- SOURCE DOCUMENT
↓↓↓

But yesterday proved me wrong, and I’m sad
I could have grabbed the strap to my shoulder bag at any time
The leather tote that held my small purse, laptop, iPad, and journal hung by one of its straps from my shoulder as I tugged my carry-on out of the overhead compartment. “I should fix that,” I thought. But the people behind me were waiting to join the slow queue shuffling down the aisle toward the jetway. I left the outer strap hanging as I steered my suitcase ahead of me like a sleepwalking toddler.
Out in the terminal, I noticed the rogue strap again. “Should grab that,” I thought, as the tote’s wide-open maw freely revealed its hard-to-replace contents. But I spotted the restroom I was looking for and veered off for a comfort stop. Once that was accomplished and I’d put myself back together, both straps were where they should be, over my shoulder. I towed my obedient wheelie through the terminal in step with a random but purposeful parade of humanity.

↑↑↑

- PROVIDED DATA
↓↓↓

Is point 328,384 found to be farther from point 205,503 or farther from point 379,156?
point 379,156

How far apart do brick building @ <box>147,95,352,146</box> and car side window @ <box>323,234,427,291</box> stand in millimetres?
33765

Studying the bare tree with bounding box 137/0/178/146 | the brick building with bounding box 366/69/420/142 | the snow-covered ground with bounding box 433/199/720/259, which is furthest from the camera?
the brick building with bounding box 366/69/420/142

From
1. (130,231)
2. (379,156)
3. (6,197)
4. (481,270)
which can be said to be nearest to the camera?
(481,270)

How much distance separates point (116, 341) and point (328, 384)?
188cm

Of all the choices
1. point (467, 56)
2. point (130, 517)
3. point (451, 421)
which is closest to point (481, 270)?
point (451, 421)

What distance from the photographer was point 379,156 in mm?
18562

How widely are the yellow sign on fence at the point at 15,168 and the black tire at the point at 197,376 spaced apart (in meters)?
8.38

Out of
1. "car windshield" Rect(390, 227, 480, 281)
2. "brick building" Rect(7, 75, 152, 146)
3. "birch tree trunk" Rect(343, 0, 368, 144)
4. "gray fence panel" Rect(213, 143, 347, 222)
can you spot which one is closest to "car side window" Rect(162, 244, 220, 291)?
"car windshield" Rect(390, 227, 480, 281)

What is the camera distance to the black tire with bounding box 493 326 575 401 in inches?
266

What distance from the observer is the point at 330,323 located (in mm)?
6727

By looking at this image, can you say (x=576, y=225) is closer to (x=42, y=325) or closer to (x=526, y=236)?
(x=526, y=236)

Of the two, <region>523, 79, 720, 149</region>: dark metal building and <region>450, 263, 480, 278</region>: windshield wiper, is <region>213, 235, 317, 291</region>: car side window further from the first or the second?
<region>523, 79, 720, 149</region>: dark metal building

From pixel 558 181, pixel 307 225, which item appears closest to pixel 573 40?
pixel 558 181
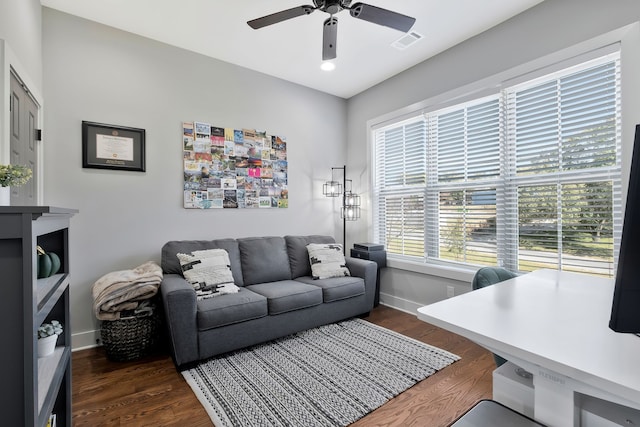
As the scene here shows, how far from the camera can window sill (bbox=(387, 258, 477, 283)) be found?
2.98 metres

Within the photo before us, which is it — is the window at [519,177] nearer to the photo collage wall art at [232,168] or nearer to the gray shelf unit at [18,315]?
the photo collage wall art at [232,168]

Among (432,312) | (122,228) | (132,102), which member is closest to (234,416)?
(432,312)

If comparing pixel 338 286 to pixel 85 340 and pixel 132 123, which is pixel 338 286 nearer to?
pixel 85 340

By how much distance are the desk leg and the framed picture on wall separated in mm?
3235

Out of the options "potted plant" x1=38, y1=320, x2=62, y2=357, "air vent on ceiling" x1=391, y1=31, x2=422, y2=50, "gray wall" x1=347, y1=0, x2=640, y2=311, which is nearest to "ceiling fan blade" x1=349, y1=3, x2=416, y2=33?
"air vent on ceiling" x1=391, y1=31, x2=422, y2=50

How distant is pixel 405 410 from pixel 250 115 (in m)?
3.23

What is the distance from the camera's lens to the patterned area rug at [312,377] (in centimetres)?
177

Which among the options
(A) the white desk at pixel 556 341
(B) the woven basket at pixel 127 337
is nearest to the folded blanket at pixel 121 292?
(B) the woven basket at pixel 127 337

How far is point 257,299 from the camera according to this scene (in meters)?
2.56

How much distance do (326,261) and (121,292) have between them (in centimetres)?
193

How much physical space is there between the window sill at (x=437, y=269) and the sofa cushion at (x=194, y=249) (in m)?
1.87

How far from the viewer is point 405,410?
71.1 inches

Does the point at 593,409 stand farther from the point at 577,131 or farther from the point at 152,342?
the point at 152,342

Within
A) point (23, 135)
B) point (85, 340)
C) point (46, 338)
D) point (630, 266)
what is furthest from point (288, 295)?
point (630, 266)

↑↑↑

- WHAT YOU NEED TO DO
1. Answer these from the airport story, one line each:
(a) What four items did the leather tote hold?
(b) What did the narrator compare the suitcase to while steering it down the aisle?
(c) Where did the narrator stop after spotting it in the terminal?
2. Extend the airport story about the loose tote strap, picking up after its final sentence.

- RESULTS FOR EACH TASK
1.
(a) A small purse, a laptop, an iPad, and a journal.
(b) A sleepwalking toddler.
(c) The restroom, for a comfort stop.

2.
Soon, though, I felt the need to rummage in my tote with one hand in order to fish out my phone, while maintaining my airport stride. As I thumbed an order into a ride-share app, I half-noticed that the tote’s outer handle had slipped off my shoulder again. “I should grab it,” I half-thought. But my attention was diverted: the rideshare app didn’t seem to recognize my destination.
The crowd dispersed as I exited the terminal into bright sunshine. The app had by now decided that the address I’d given it was indeed legitimate. It had summoned a driver to meet me at the designated pick-up location. I shoved my phone in my pocket, re-engaging with my surroundings as I looked for the correct traffic island. I passed lots of people as I walked, all ages, all descriptions.
One man I passed leaned against a pillar. He had the look common to people waiting for a ride from the airport: a combination of boredom, patience, and expectation. I half-noticed, but registered, that he was Black.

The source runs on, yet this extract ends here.